* [Records supplied]
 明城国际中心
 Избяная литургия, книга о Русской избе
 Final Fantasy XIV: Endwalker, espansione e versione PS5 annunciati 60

* * *

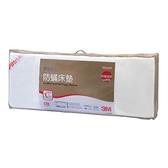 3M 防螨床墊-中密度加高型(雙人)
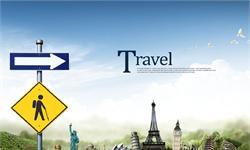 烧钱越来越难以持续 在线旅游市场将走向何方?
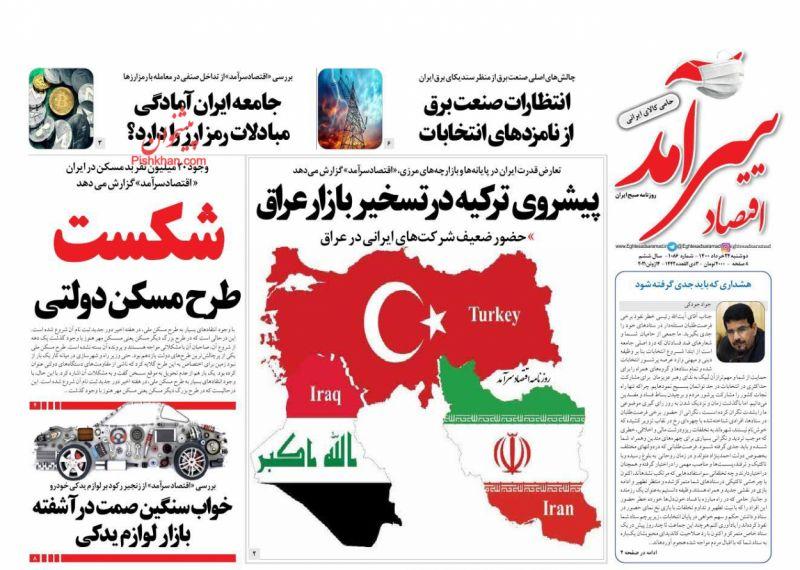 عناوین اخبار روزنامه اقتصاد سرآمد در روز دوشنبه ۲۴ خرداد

* [Task objective] Within the material above, transcribe exactly the lines that run from the line holding "Избяная литургия, книга о Русской избе" through the line holding "Final Fantasy XIV: Endwalker, espansione".

* [Output]
 Избяная литургия, книга о Русской избе
 Final Fantasy XIV: Endwalker, espansione e versione PS5 annunciati 60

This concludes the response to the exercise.